Genius Scan – PDF Scanner ★★★
+ Easy to use
– Export features limited in free version
The cameras on iPhones and iPads provide a means to record and capture information on the go, but they by themselves do not traffic the captured information in the most common document currency, the PDF. That’s where the Genius Scan app comes in. By either taking a photo from within the app or uploading a photo from the camera roll, users can export the images as PDFs via email or fax. (In the non-free version of the app, export options also include Dropbox, Evernote, and Google Drive, among others.) Users can rotate the images within the app and can also tag them, providing a convenient means to organize the various images/documents. Whether you want to “scan” pages of a journal article you want to send along to a colleague or catalog your experimental protocol sheets, Genius Scan is a convenient route to go.
Nature of Code ★★★
+ Most simulations are interactive (respond to user input)

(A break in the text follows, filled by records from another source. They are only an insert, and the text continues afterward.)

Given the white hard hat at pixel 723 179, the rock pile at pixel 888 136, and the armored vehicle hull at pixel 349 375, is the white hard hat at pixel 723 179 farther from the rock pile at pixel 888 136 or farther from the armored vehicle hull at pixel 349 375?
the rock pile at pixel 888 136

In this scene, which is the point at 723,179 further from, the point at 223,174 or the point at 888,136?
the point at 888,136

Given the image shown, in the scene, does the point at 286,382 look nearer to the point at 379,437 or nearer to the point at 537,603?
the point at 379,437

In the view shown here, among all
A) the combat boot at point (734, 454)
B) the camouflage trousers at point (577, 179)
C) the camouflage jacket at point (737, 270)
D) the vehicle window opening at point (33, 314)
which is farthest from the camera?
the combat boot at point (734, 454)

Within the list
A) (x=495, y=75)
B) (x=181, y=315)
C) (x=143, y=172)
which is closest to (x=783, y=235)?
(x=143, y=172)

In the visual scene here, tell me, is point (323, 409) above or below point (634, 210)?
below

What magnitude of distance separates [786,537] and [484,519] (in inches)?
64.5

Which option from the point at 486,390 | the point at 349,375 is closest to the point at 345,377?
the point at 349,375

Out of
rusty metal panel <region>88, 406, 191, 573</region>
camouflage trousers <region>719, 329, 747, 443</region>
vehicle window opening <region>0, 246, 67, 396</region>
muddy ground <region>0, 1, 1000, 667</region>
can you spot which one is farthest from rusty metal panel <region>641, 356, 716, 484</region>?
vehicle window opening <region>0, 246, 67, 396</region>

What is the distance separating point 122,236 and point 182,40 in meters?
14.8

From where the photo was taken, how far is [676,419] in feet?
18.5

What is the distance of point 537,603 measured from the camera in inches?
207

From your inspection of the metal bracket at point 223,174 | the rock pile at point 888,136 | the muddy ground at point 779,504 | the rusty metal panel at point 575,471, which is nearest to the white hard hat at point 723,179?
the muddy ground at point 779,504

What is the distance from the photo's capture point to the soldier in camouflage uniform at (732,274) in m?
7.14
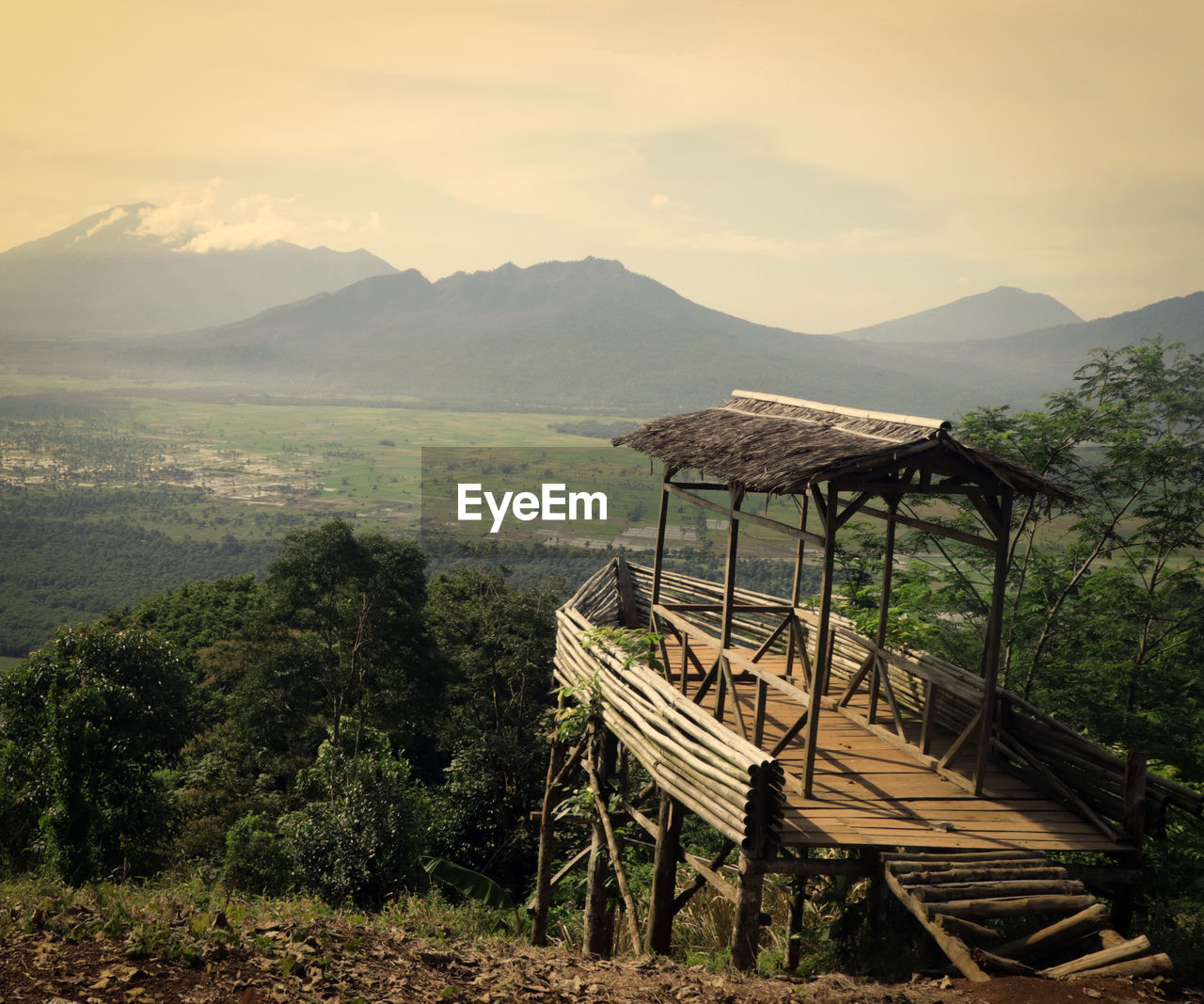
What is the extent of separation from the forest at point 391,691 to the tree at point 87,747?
0.04 m

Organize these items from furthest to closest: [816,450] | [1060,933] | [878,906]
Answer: [816,450], [878,906], [1060,933]

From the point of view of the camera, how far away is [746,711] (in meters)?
10.0

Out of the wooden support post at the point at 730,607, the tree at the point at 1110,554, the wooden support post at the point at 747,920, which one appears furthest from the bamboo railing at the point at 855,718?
the tree at the point at 1110,554

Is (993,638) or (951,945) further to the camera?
(993,638)

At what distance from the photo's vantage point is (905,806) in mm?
7453

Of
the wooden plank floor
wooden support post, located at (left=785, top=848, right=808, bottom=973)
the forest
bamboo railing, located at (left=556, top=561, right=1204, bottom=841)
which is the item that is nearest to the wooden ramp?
the wooden plank floor

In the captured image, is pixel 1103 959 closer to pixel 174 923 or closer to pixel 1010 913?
pixel 1010 913

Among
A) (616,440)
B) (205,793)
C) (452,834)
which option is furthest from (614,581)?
(205,793)

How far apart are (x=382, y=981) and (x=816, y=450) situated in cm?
496

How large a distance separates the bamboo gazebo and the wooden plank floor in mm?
21

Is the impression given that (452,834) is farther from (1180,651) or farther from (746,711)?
(1180,651)

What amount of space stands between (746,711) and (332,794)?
11223mm

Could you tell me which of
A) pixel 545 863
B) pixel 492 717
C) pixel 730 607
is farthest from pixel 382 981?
pixel 492 717

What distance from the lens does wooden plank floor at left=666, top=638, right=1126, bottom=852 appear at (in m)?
6.87
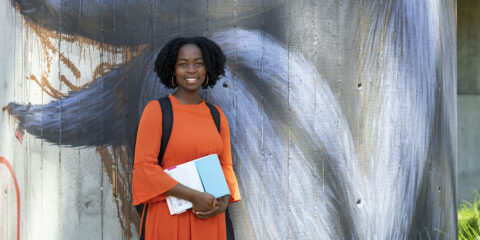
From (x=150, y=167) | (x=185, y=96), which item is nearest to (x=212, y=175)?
(x=150, y=167)

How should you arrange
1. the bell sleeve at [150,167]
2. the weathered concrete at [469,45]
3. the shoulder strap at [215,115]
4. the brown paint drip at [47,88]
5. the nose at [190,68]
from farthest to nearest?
the weathered concrete at [469,45], the brown paint drip at [47,88], the shoulder strap at [215,115], the nose at [190,68], the bell sleeve at [150,167]

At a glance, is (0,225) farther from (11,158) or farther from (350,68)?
(350,68)

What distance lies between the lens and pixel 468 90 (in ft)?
19.1

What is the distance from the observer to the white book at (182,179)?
2154 millimetres

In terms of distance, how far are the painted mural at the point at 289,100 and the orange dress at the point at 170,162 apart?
0.66 meters

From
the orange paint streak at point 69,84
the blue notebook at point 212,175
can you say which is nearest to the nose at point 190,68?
the blue notebook at point 212,175

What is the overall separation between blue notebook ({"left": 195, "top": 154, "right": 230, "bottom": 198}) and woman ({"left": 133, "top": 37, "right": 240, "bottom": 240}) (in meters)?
0.04

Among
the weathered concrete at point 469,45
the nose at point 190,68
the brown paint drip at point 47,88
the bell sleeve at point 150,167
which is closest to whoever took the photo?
the bell sleeve at point 150,167

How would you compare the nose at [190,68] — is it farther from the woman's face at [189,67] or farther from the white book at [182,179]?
the white book at [182,179]

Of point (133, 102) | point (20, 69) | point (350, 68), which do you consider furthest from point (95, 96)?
point (350, 68)

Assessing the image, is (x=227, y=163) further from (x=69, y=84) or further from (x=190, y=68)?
(x=69, y=84)

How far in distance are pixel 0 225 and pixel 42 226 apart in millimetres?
280

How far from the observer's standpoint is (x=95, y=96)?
2.83 meters

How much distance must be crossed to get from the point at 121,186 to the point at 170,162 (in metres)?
0.78
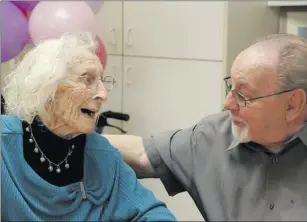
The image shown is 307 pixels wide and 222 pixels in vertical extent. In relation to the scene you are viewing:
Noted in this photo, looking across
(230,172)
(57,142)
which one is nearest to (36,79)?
(57,142)

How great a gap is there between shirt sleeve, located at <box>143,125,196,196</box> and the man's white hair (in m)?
0.36

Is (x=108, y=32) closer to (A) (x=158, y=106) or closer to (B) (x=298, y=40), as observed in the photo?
(A) (x=158, y=106)

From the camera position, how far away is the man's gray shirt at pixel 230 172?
1.18 m

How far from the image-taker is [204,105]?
207 cm

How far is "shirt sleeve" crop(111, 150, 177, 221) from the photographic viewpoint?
1.17 m

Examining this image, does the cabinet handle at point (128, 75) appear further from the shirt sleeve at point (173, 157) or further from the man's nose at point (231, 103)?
the man's nose at point (231, 103)

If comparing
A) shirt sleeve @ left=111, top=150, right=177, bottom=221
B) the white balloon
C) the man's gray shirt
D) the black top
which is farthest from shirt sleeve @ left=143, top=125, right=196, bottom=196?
the white balloon

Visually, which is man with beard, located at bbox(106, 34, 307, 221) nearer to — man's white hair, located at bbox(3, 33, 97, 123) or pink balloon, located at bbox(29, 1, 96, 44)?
man's white hair, located at bbox(3, 33, 97, 123)

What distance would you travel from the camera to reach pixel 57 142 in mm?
1118

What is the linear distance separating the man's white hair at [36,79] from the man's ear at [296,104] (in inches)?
19.6

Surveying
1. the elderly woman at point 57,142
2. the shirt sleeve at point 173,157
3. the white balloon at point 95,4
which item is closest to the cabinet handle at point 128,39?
the white balloon at point 95,4

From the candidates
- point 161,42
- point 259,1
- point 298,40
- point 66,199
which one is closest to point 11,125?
point 66,199

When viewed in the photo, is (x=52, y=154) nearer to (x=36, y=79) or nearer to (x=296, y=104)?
(x=36, y=79)

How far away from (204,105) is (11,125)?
112 cm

– More detailed descriptions of the phenomena would be useful
Daniel Shiffman’s book entitled The Nature of Code discusses how the open source programming language Processing can be used to create computer simulations of natural systems. Keeping with the open source spirit, the entire text of the book is freely available at the book’s website (natureofcode.com). If you’re not feeling up to reading the entire book, the accompanying app for the iPad/iPhone is a great introduction to some of the mathematical concepts and systems found in the natural world. The app includes interactive simulations of these concepts/systems, which are organized into eight categories: randomness, vectors and forces, oscillation, particle systems, triangulation, hair, evolution, and steering. Example simulations include one in which users watch as a tank full of “beings” procreate when they touch (an example of evolution), as well as a simulation of wave addition in which users can drag their fingers to change the amplitude and frequency of one of the waves
Lab Counter ★★
+ Can specify number of counters, names
– Cumbersome editing process, no “clear all” feature
The Lab Counter app is a generic counter app that does not restrict users to a set number of counters corresponding to pre-defined categories such as “live” and “dead” cells. Rather, when users create new experiments within the app, they can specify as many counters as they’d like per sample. These counters, in turn, can be named according to the user’s specifications. (Unfortunately, the editing process is a bit cumbersome. Rather than simply being able to tap on a text field to edit its contents, users must select the “edit” button. This gives a much more “computer,” rather than “iPhone,” feel to the app.) The counter “buttons” give the appearance of depression when you touch them and also “ding” upon being tapped, thereby providing visual and audio feedback that the counter is working. The final counters and numbers can be emailed as plain text.
+ Adjustable grid size, cumulative and individual counters
– New grid appears each time you open image
For all you cell-counters out there, the MiCellCount app by Scientific Device Laboratory may be a useful addition to your lab-app repertoire. The app allows users to import a photo of cells from their camera roll (or users can take a photo directly from within the app). Users can subsequently use the gridded image to count cells simply by tapping on individual squares of the grid. Individual counters corresponding to each square increase by one each time you tap; additionally, a cumulative counter appears at the bottom of the screen. You can change the color of the grid (or not show it at all), and can use pinch-and-zoom finger maneuvers to change the size of the grid squares. The marked-up image can be saved to the camera roll—although be careful, once you save it to the camera roll you can’t open again to continue counting without a second grid appearing onto the image.